The NSA’s Doublepulsar attack tool infected nearly 80,000 systems over the past weekend alone, according to worldwide scans
An attack tool developed by the US’ National Security Agency (NSA) and released online earlier this month has already been used to infect nearly 200,000 systems worldwide, with the number rising by nearly 80,000 over the past weekend alone, researchers said.
The Doublepulsar exploit tool had infected 106,410 systems as of Friday, with the figure rising to 183,107 by Monday, said Binary Edge, a Swiss computer security firm.
The US was by far the biggest target, with nearly 70,000 infections, followed by Hong Kong with fewer than 10,000.
Binary Edge said it scanned Internet hosts worldwide that had port 445 open – the port used by Doublepulsar – and applied a detection script developed by security company Countercept.
Binary Edge said Doublepulsar is “beautifully designed” and doesn’t require much technical sophistication to use, meaning online criminals have been able to rapidly adopt it since its release on 7 April.
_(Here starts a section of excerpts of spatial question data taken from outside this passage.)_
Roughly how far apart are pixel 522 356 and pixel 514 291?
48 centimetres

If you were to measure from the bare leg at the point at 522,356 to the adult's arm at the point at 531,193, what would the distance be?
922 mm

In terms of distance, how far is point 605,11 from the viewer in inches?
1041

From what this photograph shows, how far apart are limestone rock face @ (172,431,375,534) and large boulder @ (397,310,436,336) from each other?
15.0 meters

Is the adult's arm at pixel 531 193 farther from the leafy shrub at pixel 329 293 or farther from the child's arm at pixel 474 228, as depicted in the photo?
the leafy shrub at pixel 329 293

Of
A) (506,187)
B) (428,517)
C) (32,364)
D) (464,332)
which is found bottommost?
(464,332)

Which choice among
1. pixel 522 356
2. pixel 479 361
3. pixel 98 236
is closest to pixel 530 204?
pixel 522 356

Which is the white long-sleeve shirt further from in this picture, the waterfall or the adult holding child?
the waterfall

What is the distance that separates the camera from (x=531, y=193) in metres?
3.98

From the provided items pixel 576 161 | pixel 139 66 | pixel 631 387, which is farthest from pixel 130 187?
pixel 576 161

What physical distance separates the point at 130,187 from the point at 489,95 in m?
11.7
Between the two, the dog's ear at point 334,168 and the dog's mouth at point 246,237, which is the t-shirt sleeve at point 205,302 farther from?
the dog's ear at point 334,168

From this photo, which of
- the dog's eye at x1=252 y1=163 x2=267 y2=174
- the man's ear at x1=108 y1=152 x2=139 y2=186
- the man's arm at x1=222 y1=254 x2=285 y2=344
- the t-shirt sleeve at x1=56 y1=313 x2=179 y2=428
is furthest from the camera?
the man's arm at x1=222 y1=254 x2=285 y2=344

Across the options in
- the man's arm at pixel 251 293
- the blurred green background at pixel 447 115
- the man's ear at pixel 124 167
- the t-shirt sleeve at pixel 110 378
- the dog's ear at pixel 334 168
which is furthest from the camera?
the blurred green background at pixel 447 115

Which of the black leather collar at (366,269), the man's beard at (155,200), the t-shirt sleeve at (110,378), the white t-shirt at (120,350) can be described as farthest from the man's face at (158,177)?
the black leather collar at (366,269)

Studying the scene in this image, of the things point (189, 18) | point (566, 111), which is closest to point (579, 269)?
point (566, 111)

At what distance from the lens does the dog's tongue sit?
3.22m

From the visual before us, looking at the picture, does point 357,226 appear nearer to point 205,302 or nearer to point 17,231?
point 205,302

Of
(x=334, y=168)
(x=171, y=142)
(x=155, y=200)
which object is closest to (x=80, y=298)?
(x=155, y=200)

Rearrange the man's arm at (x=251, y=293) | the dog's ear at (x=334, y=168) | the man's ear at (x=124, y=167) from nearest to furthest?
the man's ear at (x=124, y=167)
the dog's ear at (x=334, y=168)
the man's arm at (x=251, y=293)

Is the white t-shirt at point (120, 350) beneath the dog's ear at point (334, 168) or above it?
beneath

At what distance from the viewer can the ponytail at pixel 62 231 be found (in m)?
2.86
The findings are a particular cause for concern since the security vulnerability exploited by Doublepulsar was patched in the MS17-010 fix released in Microsoft’s March update, a full month before the exploit was made public.
Ease of use
Doublepulsar is the payload of a number of NSA infection tools and once exploited allows an attacker to execute arbitrary code, effectively delivering complete control of the system.
Industry observers compared it to Conficker, a computer worm first detected in 2008 that spread widely and has proven particularly difficult to eradicate.
The difference, however, is that Doublepulsar and the other NSA tools are so easy to exploit, with researchers noting that step-by-step walkthroughs on their use have been posted on YouTube.
Doublepulsar and other materials allegedly stolen from the NSA have been published over the past several months by a group calling itself Shadow Brokers.
The most recent release included presentations and other materials suggesting the NSA compromised systems linked to the international SWIFT money transfer system in order to trace transfers linked to criminal or militant groups.